Il est clair que les États-Unis ont obtenu ce qu’ils voulaient à Kyoto, mais même ces concessions importantes n’étaient pas suffisantes pour certains milieux. Lorsque la nouvelle des protocoles convenus a été reçue sur les côtes américaines, la dissidence s’est manifestée dans les rangs politiques.

Une lettre envoyée par un groupe de législateurs républicains au président de l’époque, Bill Clinton, en janvier 1998 affirmait que « la grande majorité de l’entraînement et des opérations nationales de notre armée tombera sous les limites du protocole », ce qui pourrait donc « générer des pressions de la part de l’ONU pour réduire l’entraînement et les opérations qui ont rendu nos forces armées sans égal. De toute évidence, maintenir la « dominance totale » de Washington était considéré comme beaucoup plus vital que d’essayer de sauver la planète sur laquelle il domine.

Cette attitude est également omniprésente dans une évaluation très critique des termes du Protocole par le Bureau des initiatives environnementales de la Maison Blanche , qui note qu’il exempte « uniquement » les efforts militaires  « multinationaux et humanitaires » de l’obligation de rendre compte. « Cela nous mettra inévitablement sous pression pour limiter les actions militaires unilatérales, comme à la Grenade, au Panama ou en Libye » , se désespère l’auteur anonyme du document.

Le document du bureau interne de l’environnement offre également un aperçu extraordinairement franc de l’état d’esprit paranoïaque des planificateurs américains. Par exemple, les incitations financières pour les pays atteignant les objectifs d’émissions étaient considérées comme des termes sinistres à somme nulle — « une imposture » à travers laquelle « des milliards de dollars » pourraient potentiellement être transférés vers des pays comme la Russie, et des « nations voyous » comme l’Iran, l’Irak , ou la Libye, tout en imposant à Washington des cibles « trop dures » et « pas assez dures » pour les autres.

Le mémo, situé dans la bibliothèque présidentielle de Clinton, déplore : « Ce protocole ne viendra-t-il pas inévitablement porter atteinte à la souveraineté des États-Unis ? » L’auteur est ensuite passé à la théorie du complot en posant la question suivante : « N’allons-nous pas inévitablement confier les décisions concernant l’utilisation de l’énergie américaine, et donc l’économie américaine, à des organismes internationaux dominés par les pays en développement, agissant peut-être de concert avec l’UE ? Quelles sont les procédures de vérification pour s’assurer que les autres pays respectent leurs obligations ? Comment le protocole sera-t-il appliqué ? »

En fin de compte, tous les complots, les machinations, les discussions et les angoisses de l’Amérique n’ont servi à rien.

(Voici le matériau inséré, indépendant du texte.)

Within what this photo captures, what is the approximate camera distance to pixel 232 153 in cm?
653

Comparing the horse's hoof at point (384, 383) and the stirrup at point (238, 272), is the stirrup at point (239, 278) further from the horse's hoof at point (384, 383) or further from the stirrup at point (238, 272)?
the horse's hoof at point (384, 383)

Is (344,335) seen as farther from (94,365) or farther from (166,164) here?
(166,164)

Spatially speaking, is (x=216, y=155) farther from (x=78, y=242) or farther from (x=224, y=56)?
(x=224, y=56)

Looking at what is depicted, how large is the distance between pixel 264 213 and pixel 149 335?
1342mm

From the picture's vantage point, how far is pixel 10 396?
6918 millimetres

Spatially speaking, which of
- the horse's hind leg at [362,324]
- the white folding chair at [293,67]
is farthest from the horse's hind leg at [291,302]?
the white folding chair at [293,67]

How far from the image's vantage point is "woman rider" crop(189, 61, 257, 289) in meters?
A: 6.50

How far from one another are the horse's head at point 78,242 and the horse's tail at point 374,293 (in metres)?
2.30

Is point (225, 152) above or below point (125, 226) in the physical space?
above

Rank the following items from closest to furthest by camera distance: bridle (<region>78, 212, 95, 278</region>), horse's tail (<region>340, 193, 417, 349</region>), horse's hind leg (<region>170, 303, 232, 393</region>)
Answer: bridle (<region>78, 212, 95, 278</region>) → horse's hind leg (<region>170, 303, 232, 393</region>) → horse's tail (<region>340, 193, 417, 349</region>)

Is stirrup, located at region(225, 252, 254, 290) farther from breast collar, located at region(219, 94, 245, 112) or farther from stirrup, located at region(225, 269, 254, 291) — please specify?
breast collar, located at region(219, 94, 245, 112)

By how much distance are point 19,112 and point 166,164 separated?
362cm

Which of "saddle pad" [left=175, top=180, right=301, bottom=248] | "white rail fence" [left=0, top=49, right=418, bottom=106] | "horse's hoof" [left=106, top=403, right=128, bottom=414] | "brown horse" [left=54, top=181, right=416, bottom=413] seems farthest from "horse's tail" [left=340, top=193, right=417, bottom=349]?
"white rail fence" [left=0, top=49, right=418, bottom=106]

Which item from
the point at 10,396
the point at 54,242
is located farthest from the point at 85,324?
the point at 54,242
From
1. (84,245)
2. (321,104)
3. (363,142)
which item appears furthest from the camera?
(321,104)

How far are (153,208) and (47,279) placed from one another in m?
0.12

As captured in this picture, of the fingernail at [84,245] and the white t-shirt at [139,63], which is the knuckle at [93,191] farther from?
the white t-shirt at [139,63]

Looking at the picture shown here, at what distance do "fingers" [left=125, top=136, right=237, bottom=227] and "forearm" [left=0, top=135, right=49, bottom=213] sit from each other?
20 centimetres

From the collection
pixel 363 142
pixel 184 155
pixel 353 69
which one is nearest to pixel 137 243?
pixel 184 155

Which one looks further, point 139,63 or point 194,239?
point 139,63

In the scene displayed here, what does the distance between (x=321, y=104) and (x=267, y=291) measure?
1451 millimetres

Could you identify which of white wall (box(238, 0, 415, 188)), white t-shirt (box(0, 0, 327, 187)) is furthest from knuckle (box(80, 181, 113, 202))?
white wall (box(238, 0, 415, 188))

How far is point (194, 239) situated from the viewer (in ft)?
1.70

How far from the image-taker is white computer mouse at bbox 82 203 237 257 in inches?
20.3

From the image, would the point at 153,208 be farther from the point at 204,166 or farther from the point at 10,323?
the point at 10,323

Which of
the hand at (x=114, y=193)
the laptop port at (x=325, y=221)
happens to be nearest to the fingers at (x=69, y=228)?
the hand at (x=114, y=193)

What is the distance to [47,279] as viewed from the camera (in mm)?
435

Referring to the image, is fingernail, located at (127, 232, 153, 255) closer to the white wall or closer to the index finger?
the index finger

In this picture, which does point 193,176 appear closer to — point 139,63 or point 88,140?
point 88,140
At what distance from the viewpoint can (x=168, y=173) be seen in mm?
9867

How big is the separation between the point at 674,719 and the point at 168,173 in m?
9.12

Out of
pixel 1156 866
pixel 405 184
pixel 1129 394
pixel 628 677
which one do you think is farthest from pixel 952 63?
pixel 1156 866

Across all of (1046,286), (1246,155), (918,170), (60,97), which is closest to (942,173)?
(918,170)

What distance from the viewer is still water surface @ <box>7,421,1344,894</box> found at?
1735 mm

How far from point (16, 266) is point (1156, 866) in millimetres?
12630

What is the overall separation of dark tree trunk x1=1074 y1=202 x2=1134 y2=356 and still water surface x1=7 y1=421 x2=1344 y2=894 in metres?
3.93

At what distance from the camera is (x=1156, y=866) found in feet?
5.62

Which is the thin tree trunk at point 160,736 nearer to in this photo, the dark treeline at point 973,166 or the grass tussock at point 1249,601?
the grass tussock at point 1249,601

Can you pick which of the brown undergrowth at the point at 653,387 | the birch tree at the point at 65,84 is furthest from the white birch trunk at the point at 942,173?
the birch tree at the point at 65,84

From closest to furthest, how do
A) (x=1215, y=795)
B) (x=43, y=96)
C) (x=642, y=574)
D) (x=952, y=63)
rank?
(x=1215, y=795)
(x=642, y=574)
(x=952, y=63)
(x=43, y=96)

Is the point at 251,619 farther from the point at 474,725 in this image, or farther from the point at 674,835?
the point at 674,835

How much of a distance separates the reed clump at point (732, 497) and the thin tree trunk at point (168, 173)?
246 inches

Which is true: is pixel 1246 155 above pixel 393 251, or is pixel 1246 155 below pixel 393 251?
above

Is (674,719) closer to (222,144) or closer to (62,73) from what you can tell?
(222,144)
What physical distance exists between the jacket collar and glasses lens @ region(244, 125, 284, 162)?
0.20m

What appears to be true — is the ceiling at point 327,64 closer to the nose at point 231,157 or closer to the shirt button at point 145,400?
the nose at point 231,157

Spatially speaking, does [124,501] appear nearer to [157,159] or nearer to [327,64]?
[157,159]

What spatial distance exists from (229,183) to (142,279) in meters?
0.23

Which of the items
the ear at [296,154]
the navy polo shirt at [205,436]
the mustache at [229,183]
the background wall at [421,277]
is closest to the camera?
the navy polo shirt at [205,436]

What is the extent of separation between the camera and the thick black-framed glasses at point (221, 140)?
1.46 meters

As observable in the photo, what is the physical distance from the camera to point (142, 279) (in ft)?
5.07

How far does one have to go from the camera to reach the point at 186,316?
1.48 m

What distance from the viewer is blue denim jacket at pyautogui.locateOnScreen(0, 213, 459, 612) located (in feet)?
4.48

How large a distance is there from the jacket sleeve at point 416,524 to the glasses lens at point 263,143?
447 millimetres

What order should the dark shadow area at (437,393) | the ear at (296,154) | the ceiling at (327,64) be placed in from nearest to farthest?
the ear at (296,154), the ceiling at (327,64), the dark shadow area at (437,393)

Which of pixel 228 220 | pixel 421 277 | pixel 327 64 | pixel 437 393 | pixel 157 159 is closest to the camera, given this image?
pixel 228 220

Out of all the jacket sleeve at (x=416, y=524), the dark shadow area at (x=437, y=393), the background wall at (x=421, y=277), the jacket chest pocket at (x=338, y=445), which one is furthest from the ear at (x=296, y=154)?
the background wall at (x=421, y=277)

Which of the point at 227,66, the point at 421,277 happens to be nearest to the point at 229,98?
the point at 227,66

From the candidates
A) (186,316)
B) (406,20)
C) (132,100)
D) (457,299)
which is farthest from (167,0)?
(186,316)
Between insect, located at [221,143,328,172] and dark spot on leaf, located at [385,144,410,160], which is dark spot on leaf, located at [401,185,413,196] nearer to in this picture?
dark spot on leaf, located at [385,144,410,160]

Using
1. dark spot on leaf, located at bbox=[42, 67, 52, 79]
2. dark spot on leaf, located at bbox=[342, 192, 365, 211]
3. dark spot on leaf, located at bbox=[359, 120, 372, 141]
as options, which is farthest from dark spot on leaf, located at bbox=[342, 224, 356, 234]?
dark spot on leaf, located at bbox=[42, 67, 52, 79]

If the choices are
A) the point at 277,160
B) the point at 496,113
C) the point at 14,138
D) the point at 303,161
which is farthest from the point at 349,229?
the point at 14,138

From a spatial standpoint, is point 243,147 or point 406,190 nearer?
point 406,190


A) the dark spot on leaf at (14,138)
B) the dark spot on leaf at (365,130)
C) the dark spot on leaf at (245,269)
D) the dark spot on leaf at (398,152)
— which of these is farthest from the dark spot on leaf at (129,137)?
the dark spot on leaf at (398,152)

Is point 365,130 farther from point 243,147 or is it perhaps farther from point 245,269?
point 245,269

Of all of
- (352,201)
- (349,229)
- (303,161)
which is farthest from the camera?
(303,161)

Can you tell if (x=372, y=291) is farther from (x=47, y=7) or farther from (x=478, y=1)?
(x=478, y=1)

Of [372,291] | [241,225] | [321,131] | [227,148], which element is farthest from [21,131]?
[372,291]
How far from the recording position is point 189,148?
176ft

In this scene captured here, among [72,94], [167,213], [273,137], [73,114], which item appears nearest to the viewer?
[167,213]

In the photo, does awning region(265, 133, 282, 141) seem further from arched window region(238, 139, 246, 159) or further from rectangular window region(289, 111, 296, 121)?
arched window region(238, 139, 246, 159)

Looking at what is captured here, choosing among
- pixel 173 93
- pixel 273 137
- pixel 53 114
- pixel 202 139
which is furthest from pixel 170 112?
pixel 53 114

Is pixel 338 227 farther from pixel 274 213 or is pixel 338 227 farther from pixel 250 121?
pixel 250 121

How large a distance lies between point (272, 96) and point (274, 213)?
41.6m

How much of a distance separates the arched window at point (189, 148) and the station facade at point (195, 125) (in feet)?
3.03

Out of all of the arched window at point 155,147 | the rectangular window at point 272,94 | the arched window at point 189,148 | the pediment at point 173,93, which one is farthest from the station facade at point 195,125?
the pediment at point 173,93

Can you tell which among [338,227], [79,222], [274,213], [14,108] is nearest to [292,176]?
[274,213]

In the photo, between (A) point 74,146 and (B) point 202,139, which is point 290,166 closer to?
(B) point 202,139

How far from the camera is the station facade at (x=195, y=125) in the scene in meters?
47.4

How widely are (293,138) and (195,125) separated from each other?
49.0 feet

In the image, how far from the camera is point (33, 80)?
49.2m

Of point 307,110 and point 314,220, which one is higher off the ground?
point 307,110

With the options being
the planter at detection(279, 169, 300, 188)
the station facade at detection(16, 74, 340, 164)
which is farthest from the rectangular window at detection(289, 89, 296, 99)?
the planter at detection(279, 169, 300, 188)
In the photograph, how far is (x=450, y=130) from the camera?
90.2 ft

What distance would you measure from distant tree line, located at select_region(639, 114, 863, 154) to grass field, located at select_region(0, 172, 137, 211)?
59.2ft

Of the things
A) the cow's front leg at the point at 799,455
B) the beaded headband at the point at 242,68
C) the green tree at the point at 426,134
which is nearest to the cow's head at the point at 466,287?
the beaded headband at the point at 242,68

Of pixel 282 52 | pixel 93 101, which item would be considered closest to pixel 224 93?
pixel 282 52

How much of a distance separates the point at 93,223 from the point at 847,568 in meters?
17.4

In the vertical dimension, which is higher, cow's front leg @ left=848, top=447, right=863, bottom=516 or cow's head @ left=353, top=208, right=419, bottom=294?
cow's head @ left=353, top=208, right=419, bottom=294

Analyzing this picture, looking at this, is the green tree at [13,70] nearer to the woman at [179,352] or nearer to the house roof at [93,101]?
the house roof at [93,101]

Le protocole de Kyoto est entré en vigueur en 2005 et a expiré 15 ans plus tard, sans que les États-Unis ne l’aient jamais ratifié et sans qu’ils n’aient jamais été près d’atteindre un seul des objectifs modestes et prospectifs qu’ils auraient été obligés — de manière tout à fait volontaire — de tenter d’atteindre, même s’ils étaient devenus signataires.

Ces documents illustrent amplement le fait que, lorsqu’il s’agit de choisir entre la « sécurité » mondiale et l’existence continue de la planète sous une forme vaguement habitable, le Pentagone et la Maison Blanche choisiront toujours la seconde solution, au détriment de l’environnement et de la vie humaine.